■ **Records to use**:

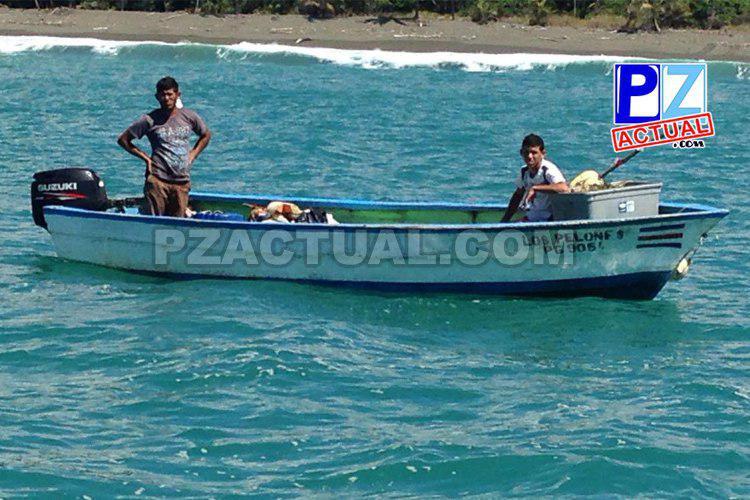 Guardacostas rescatan a pescadores que naufragaron en Golfito.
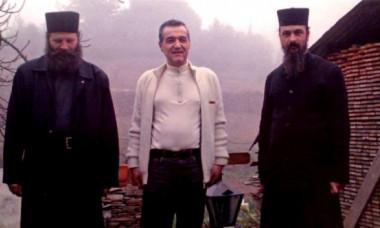"""Gigi Becali vrea să se retragă la mănăstire! Când poate deveni pustnic și cum a reacționat familia: """"Asta-mi doresc"""""""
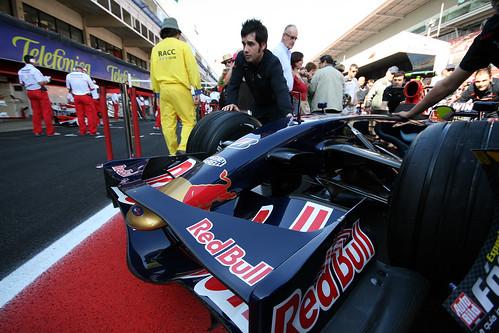 Red Bull cerca ingegneri ad alta carica adrenalinica$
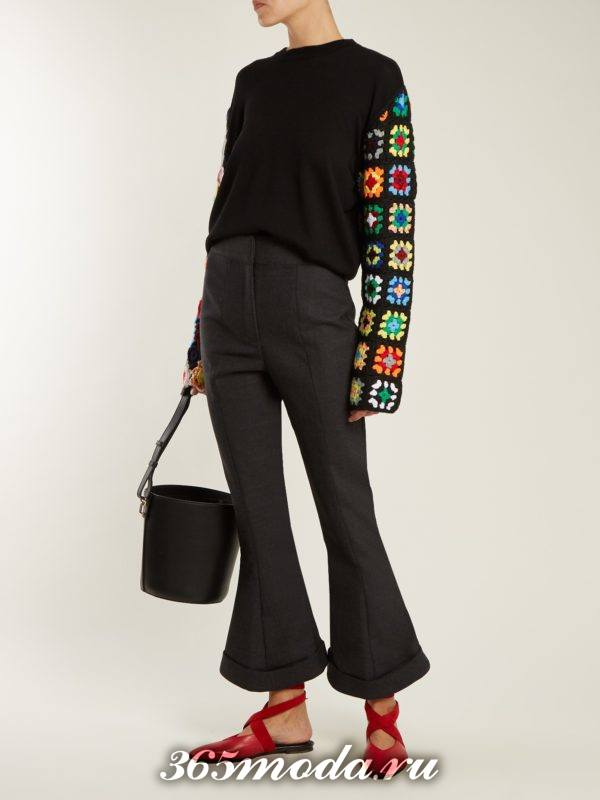 лук со свитером с принтом и брюками клеш осень-зима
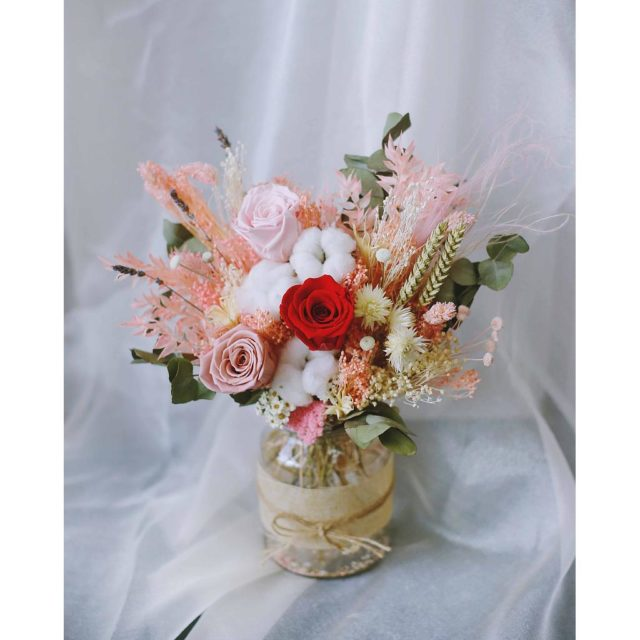 Winflower Florist Eternal Passion Jar for Mother's Day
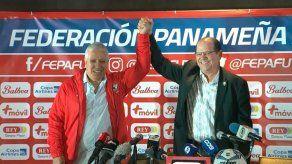 Américo El Tolo Gallego presentado oficialmente como DT de Panamá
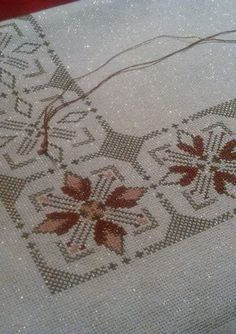 Vintage Embroidered Tablecloth and 11 Napkins Cross Stitch Tree, Cross Stitch Borders, Cross Stitch Charts, Cross Stitch Designs, Cross Stitching, Cross Stitch Patterns, Hardanger Embroidery, Cross Stitch Embroidery, Hand Embroidery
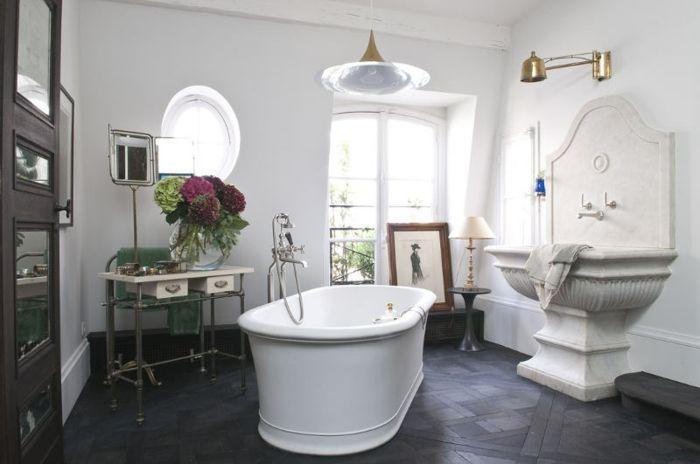Die freistehende Badewanne – lassen Sie sich verwöhnen ...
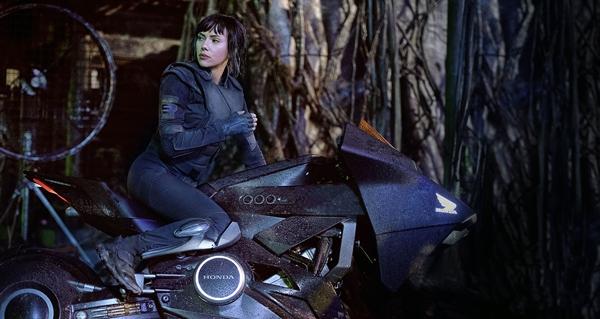 Phim của Địch Lệ Nhiệt Ba khóc ròng vì bị Fast & Furious 8 đè bẹp - Ảnh 11.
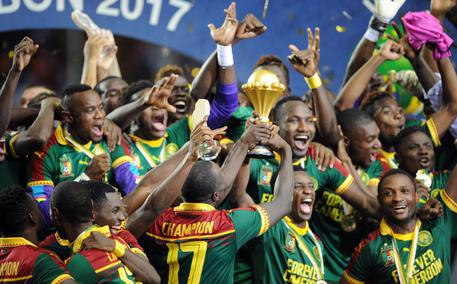 epa05773686 Cameroon celebrates being crowned Champions during the 2017 Africa Cup of Nations final match between Egypt and Cameroon at the Libreville in Gabon on 05 February 2017. EPA/Sydney Mahlangu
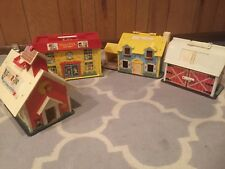 1970 VINTAGE FISHER PRICE LITTLE PEOPLE LOT! HOUSE! HOSPITAL! SCHOOL! BARN!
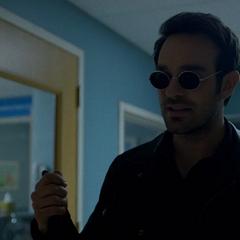 Murdock le explica sobre la Mano a Temple.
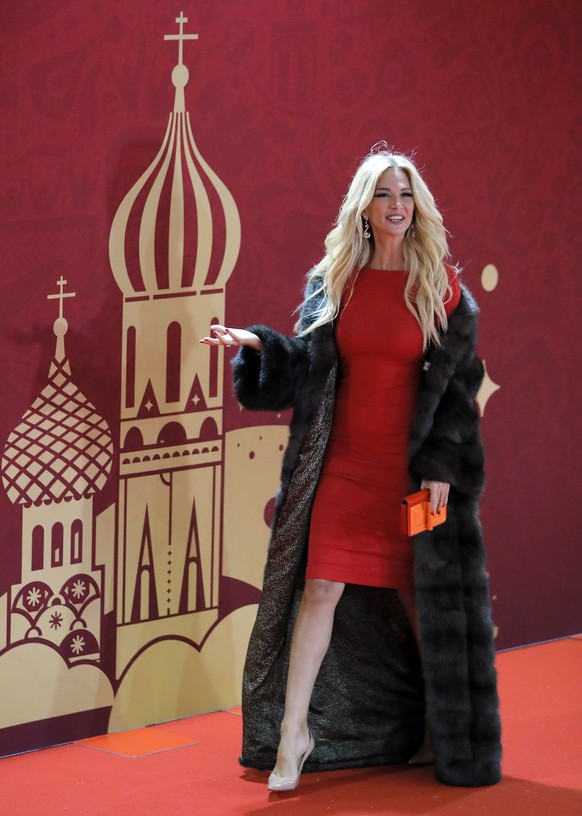 epa06361487 World Cup ambassador Victoria Lopyreva arrives for the Final Draw of the FIFA World Cup 2018 at the State Kremlin Palace in Moscow, Russia, 01 December 2017. The FIFA World Cup 2018 will take place from 14 June until 15 July 2018 in Russia.  EPA/YURI KOCHETKOV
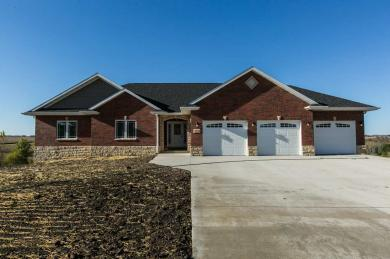 16329 Country View Court, Dubuque, IA 52001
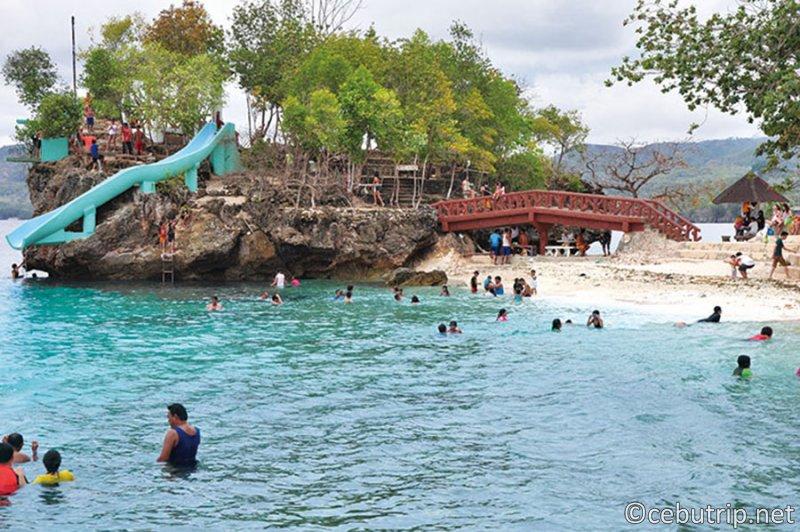 欧米人の観光客や移住者が急増中の魔女が住む島「シキホール」の魅力 サラグドンビーチ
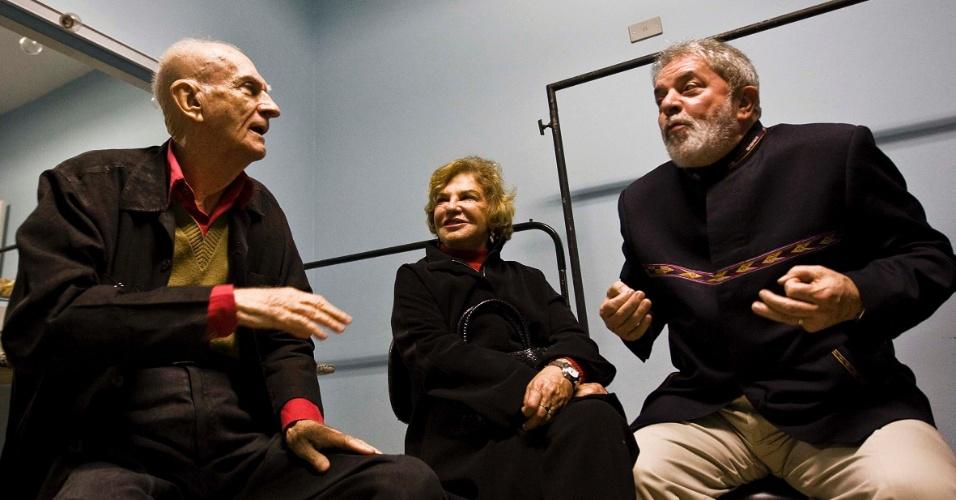 O ex presidente Lula assitiu a uma aula espetaculo de Ariano Suassuna teatro Carlos Gomes, em Sao Bernardo do Campo. Ele esteve no camarim do escritor pouco antes do espetaculo acompanhado da esposa Mariza Leticia e o prefeito da cidade, Luiz Marinho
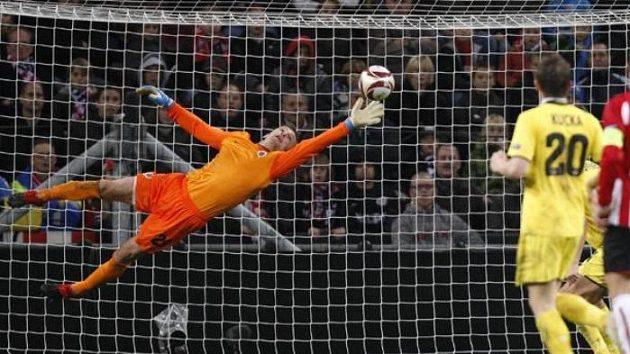 Brankář Sparty Jaromír Blažek inkasuje gól v Eindhovenu.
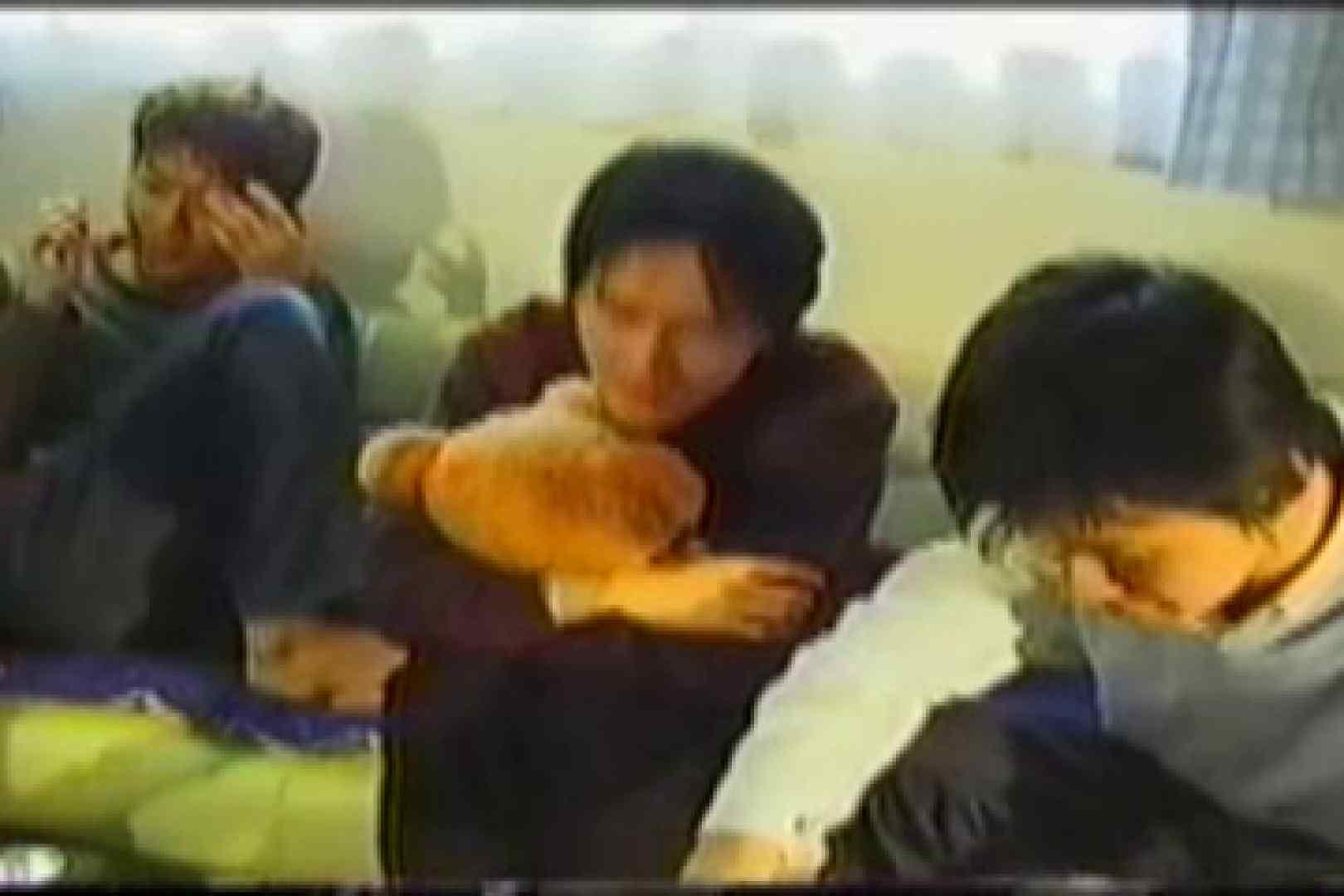 【流出】若者たちの集い 連結フェラ 男同士動画 48pic 45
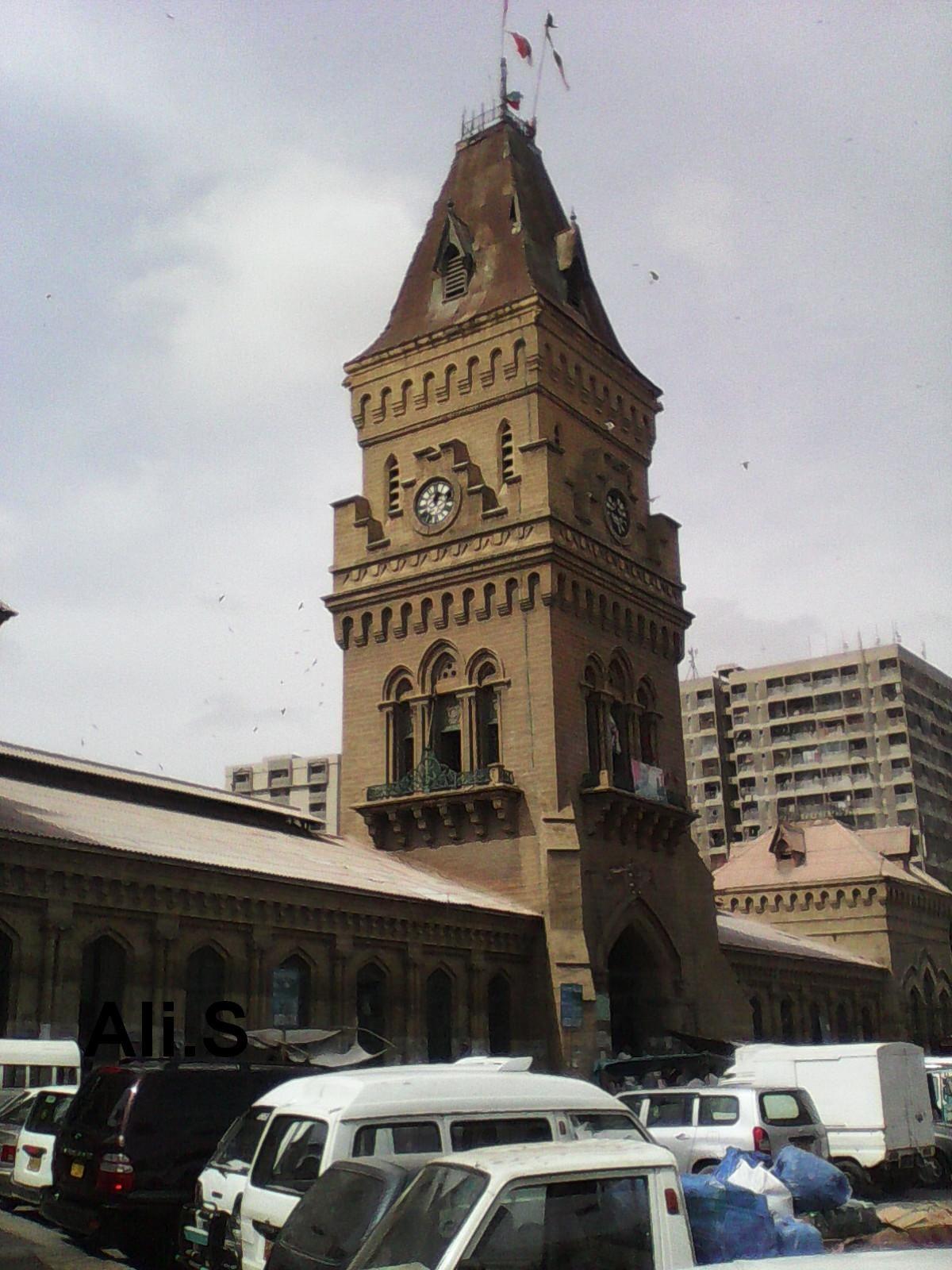 Historical places to visit in Karachi, Pakistan - Historical Empress Market in Saddar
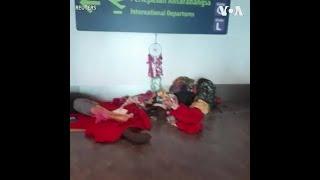 东南亚多国实行封关 游客被困机场进退两难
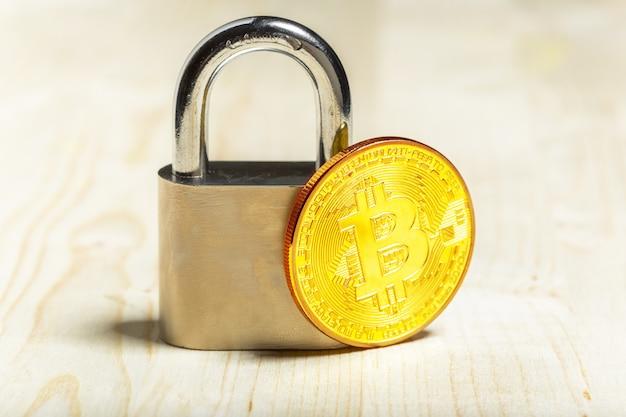 Bitcoin et cadenas en or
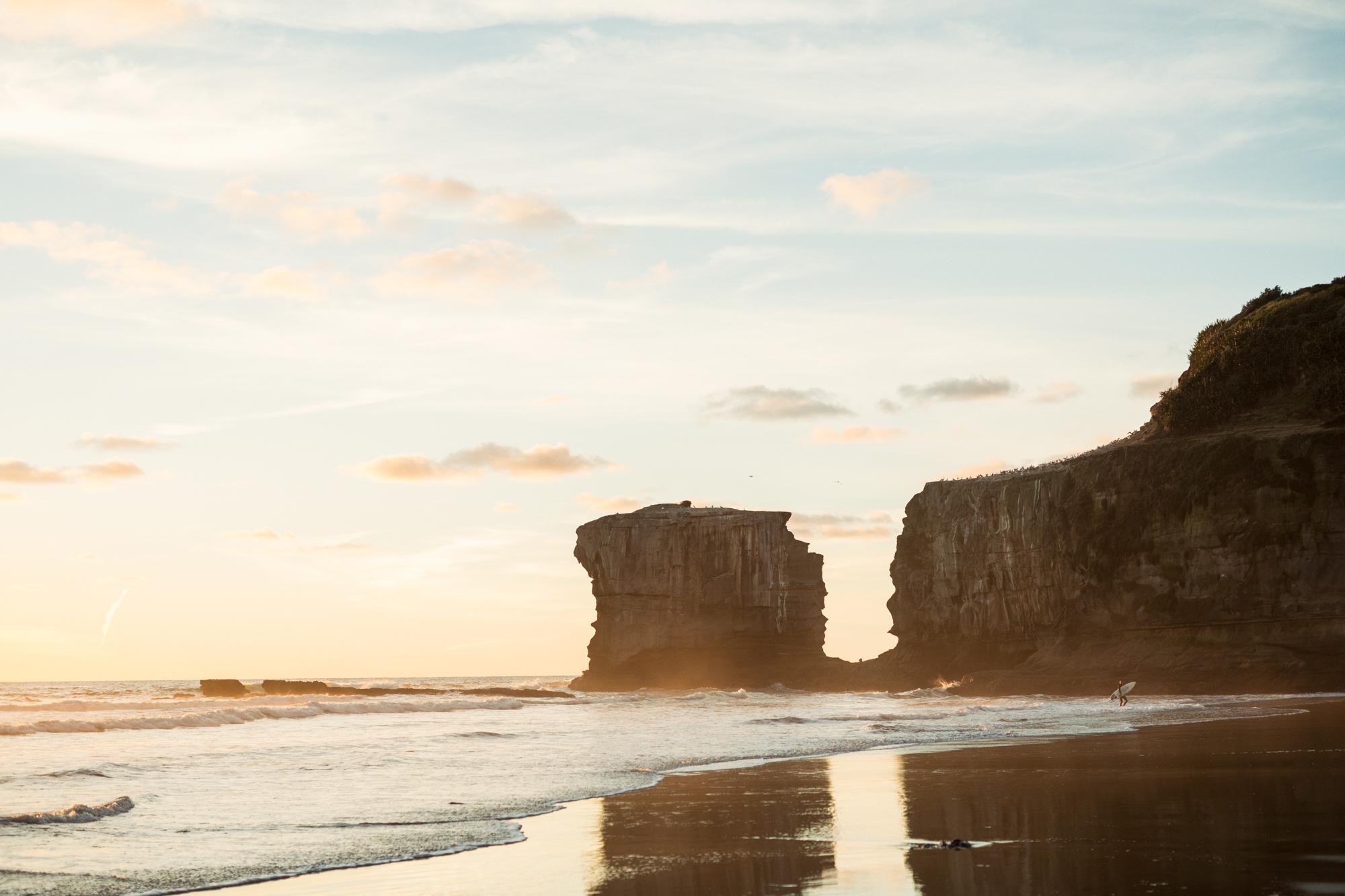 Cliff Mirror, Maori Bay.JPG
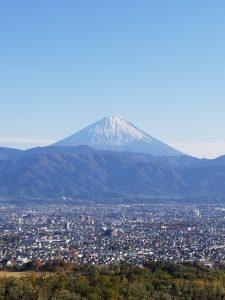 山梨にある白州蒸溜所から見た富士山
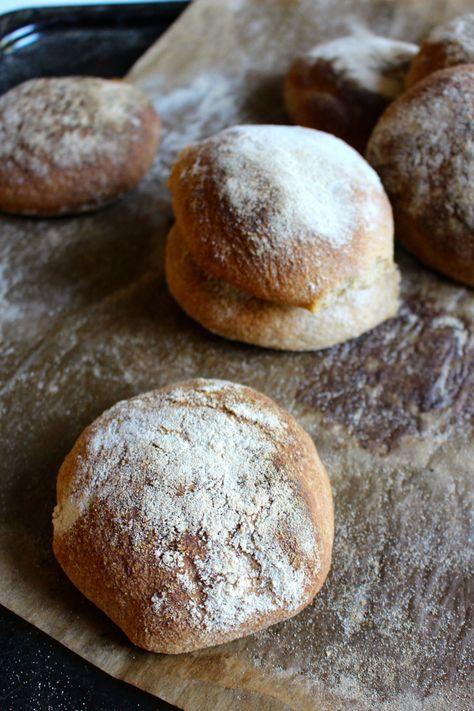 Gluten free bread with sorghum flour. Vegan. Naturligt glutenfria frallor med durramjöl (vegan)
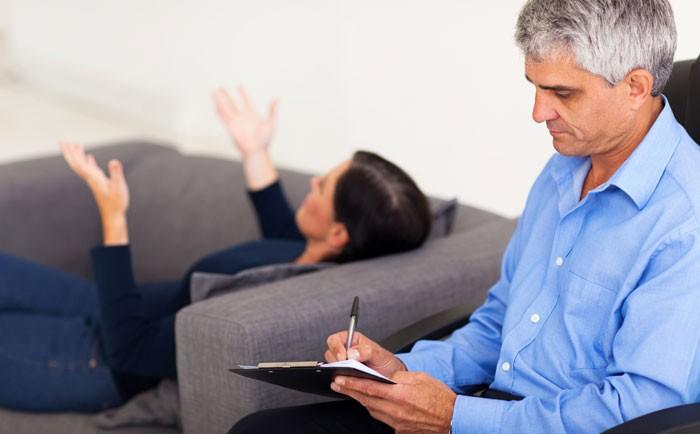 Prévenir un épuisement professionnel en consultant un psychologue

■ **What you are asked to do**: Write the lines from the one with "山梨にある白州蒸溜所から見た富士山" through the last line of the entries out again exactly, both ends included, and skip the pictures.

■ **Exercise result**:
 山梨にある白州蒸溜所から見た富士山
 Gluten free bread with sorghum flour. Vegan. Naturligt glutenfria frallor med durramjöl (vegan)
 Prévenir un épuisement professionnel en consultant un psychologue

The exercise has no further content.